## Requirements
Every line from the one with "Across the choices" through the final line must be written out exactly, and no other line; omit the pictures.

## Data to use
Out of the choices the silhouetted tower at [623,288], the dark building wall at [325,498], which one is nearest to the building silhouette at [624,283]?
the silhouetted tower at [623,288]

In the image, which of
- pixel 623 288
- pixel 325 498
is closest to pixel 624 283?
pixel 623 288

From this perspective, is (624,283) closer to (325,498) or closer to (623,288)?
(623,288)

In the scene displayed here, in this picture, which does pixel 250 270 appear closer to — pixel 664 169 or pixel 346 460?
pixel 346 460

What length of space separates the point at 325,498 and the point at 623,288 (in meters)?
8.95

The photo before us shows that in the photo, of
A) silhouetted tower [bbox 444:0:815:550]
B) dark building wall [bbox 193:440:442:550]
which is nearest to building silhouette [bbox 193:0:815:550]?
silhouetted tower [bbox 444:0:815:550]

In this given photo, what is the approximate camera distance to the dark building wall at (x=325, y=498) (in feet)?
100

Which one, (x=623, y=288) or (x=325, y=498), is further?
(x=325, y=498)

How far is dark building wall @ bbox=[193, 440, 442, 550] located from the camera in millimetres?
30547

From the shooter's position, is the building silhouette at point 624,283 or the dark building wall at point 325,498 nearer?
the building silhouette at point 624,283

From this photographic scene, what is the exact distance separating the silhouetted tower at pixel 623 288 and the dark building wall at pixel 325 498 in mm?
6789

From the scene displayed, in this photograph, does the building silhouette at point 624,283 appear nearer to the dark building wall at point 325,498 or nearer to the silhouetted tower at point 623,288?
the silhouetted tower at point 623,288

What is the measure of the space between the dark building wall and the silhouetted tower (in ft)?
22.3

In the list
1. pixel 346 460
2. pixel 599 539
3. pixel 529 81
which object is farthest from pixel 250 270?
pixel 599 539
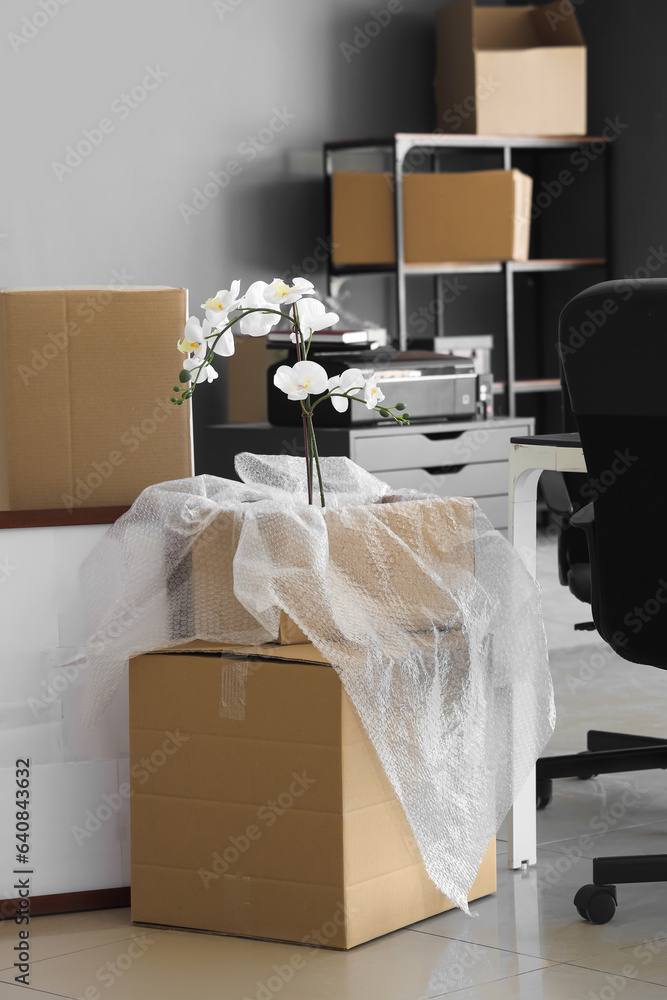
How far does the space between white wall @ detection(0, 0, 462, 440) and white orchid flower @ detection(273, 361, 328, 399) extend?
1.98 m

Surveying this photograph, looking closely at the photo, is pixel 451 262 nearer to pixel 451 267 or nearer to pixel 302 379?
pixel 451 267

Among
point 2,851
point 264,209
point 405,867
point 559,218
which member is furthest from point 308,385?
point 559,218

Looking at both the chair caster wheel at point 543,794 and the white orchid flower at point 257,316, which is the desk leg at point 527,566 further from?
the white orchid flower at point 257,316

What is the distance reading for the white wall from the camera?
3881 mm

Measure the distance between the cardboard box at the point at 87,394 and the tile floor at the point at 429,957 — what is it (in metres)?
0.70

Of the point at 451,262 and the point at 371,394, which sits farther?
the point at 451,262

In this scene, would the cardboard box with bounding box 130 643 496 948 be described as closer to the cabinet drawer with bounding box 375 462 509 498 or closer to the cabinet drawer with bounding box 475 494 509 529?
the cabinet drawer with bounding box 375 462 509 498

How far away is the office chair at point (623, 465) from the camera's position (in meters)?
1.91

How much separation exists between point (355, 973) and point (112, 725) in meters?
0.60

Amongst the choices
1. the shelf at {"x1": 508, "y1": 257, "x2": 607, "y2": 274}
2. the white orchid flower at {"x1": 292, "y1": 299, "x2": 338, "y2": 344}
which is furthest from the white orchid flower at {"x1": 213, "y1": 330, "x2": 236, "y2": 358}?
the shelf at {"x1": 508, "y1": 257, "x2": 607, "y2": 274}

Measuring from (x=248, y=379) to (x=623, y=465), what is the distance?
2333 mm

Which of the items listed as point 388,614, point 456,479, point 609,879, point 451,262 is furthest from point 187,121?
point 609,879

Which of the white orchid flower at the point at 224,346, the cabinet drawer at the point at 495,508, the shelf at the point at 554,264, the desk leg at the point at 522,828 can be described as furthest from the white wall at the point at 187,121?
the desk leg at the point at 522,828

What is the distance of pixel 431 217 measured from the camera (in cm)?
442
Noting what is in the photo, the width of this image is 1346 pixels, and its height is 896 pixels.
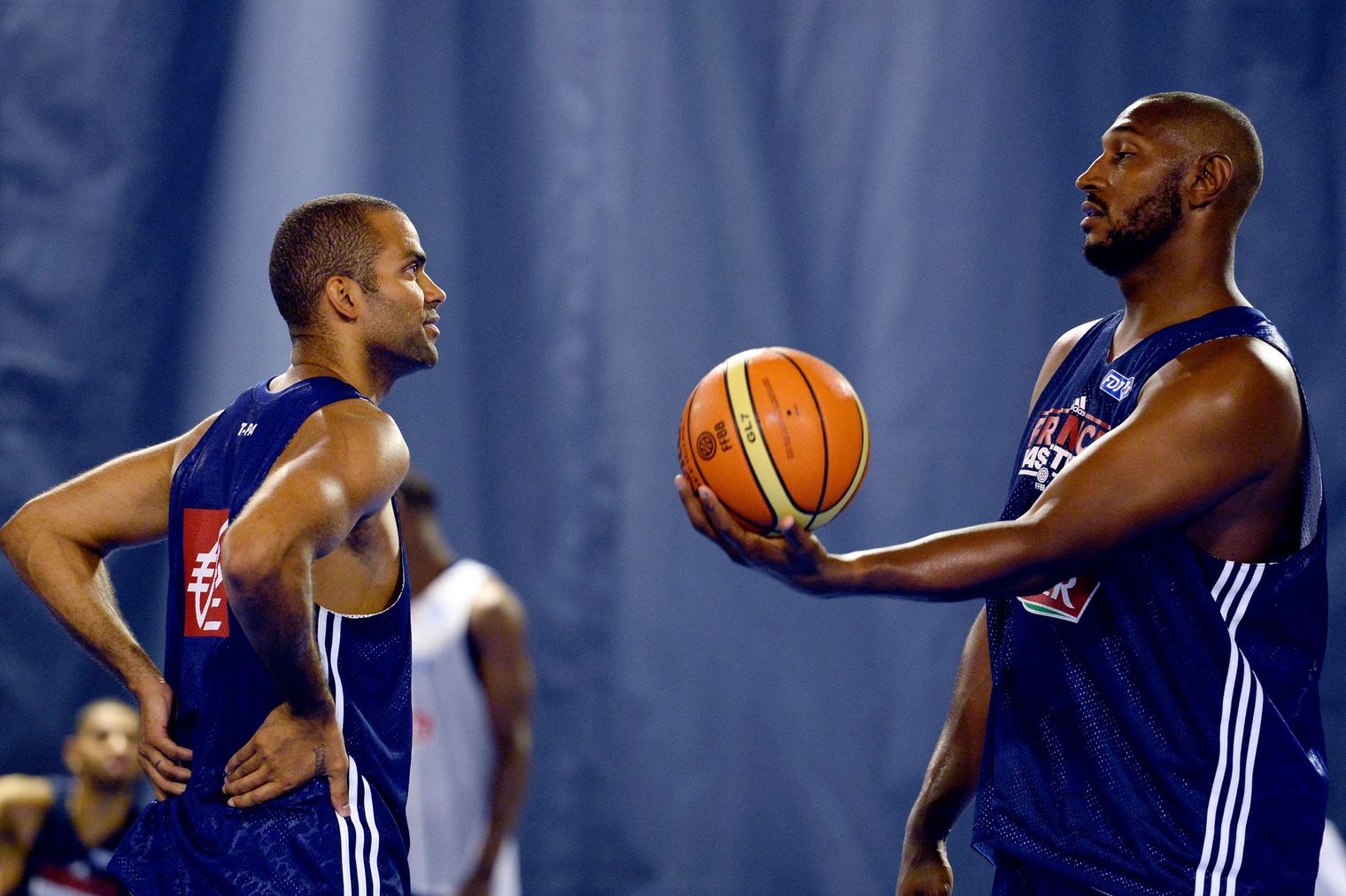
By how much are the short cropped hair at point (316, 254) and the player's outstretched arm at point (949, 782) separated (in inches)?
52.3

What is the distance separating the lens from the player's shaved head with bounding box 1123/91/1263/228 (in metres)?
2.41

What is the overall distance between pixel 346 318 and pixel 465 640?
1901 mm

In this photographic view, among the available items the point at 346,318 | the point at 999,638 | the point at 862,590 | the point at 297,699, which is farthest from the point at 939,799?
the point at 346,318

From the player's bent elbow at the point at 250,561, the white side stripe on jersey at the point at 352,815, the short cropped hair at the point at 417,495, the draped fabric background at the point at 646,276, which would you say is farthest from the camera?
the draped fabric background at the point at 646,276

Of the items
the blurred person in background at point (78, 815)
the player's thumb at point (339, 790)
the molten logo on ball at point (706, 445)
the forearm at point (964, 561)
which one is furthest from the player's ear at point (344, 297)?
the blurred person in background at point (78, 815)

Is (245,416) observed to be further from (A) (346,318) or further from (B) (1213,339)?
(B) (1213,339)

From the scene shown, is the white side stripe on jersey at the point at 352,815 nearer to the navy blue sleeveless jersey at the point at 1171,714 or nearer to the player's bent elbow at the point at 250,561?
the player's bent elbow at the point at 250,561

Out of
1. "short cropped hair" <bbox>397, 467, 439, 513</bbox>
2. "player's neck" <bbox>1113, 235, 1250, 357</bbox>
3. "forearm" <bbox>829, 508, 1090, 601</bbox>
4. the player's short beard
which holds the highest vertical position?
the player's short beard

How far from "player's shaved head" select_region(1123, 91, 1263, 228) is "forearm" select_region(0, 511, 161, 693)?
199 centimetres

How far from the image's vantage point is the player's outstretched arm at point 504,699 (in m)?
4.03

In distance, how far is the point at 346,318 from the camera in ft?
7.92

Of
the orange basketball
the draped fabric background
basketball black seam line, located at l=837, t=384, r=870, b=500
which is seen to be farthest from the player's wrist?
the draped fabric background

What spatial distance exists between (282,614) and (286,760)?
28 cm

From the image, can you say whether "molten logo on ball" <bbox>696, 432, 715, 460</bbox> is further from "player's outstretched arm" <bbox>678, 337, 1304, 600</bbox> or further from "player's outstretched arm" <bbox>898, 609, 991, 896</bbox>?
"player's outstretched arm" <bbox>898, 609, 991, 896</bbox>
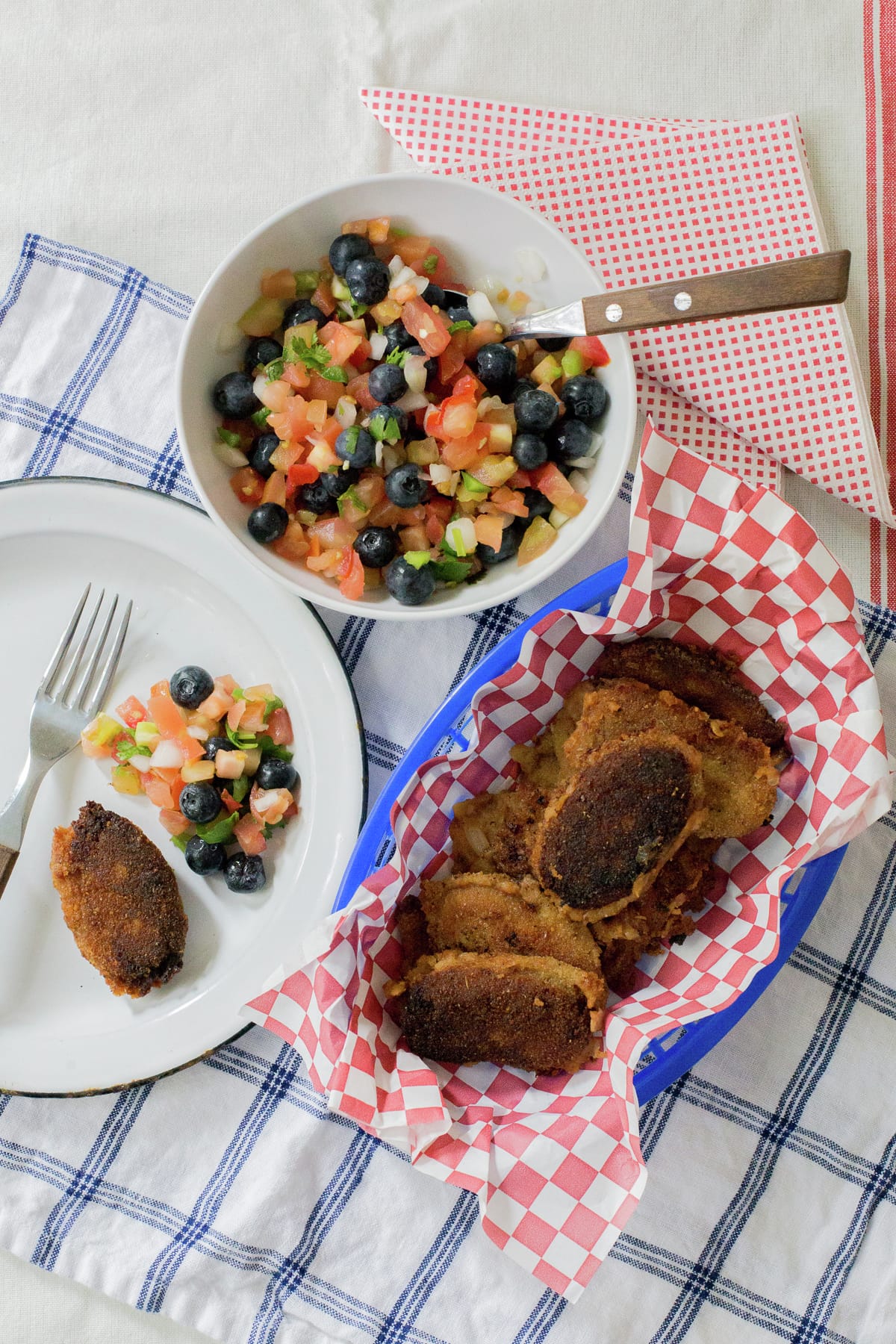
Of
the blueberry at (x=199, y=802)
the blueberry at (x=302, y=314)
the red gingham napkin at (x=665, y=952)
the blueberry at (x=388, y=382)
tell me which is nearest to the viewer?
the red gingham napkin at (x=665, y=952)

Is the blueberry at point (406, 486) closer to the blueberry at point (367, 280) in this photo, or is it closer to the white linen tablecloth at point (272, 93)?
the blueberry at point (367, 280)

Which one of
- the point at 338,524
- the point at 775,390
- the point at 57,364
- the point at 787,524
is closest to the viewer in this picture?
the point at 787,524

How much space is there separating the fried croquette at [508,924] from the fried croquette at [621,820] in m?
0.09

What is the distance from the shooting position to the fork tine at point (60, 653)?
Result: 260 cm

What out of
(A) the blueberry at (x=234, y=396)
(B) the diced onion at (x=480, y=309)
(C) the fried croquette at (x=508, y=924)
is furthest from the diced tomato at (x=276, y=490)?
(C) the fried croquette at (x=508, y=924)

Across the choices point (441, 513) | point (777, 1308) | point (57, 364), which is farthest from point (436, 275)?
point (777, 1308)

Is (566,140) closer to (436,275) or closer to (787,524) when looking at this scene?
(436,275)

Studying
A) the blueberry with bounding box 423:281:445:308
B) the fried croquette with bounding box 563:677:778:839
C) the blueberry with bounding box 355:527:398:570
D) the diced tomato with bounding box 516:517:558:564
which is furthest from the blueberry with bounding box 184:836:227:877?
the blueberry with bounding box 423:281:445:308

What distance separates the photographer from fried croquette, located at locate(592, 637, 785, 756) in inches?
92.6

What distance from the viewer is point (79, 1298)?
277 centimetres

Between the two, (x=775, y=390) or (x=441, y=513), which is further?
(x=775, y=390)

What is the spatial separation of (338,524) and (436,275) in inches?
25.2

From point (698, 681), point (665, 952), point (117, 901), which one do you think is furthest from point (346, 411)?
point (665, 952)

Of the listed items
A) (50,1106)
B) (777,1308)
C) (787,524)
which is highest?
(787,524)
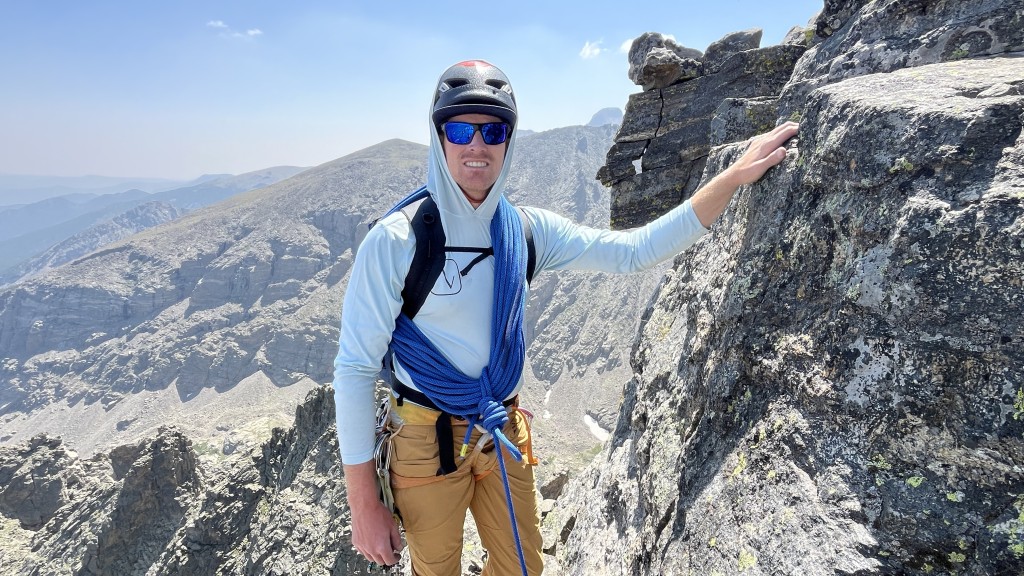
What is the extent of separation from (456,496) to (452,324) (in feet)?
5.67

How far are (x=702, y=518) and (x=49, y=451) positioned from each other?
5930cm

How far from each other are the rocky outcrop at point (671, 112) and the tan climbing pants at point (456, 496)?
14194 millimetres

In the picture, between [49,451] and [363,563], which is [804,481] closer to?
[363,563]

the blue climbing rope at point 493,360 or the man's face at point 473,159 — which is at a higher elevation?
the man's face at point 473,159

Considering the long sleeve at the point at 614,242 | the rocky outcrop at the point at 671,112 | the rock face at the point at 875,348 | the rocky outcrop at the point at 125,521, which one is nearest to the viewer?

## Full answer
Across the choices point (441, 513) | point (777, 1308) | point (57, 364), which is farthest from point (436, 275)?
point (777, 1308)

Is (566,140) closer to (436,275) or closer to (787,524) when looking at this scene?
(436,275)

Studying
A) the blueberry with bounding box 423:281:445:308
B) the fried croquette with bounding box 563:677:778:839
C) the blueberry with bounding box 355:527:398:570
D) the diced tomato with bounding box 516:517:558:564
which is furthest from the blueberry with bounding box 184:836:227:877?
the blueberry with bounding box 423:281:445:308

What distance separates the photographer from fried croquette, located at locate(592, 637, 785, 756) in inches?
92.6

What distance from the viewer is point (79, 1298)?
277 centimetres

Between the two, (x=775, y=390) or (x=441, y=513), which is further?
(x=775, y=390)

What is the spatial separation of (338,524) and (436,275) in inches?
25.2

From point (698, 681), point (665, 952), point (117, 901), which one do you think is furthest from point (346, 411)?
point (665, 952)

Of the listed items
A) (50,1106)
B) (777,1308)
C) (787,524)
which is highest?
(787,524)
What is the extent of separation from (456,496) to (452,324) (in feet)?
5.67

How far are (x=702, y=518) and (x=49, y=451) positioned from each other?
5930cm

How far from each other are the rocky outcrop at point (671, 112) and the tan climbing pants at point (456, 496)?
14194 millimetres

In the picture, between [49,451] and [363,563], which is [804,481] closer to?
[363,563]

the blue climbing rope at point 493,360 or the man's face at point 473,159 — which is at a higher elevation?
the man's face at point 473,159

Considering the long sleeve at the point at 614,242 | the rocky outcrop at the point at 671,112 | the rock face at the point at 875,348 | the rocky outcrop at the point at 125,521, which one is nearest to the viewer?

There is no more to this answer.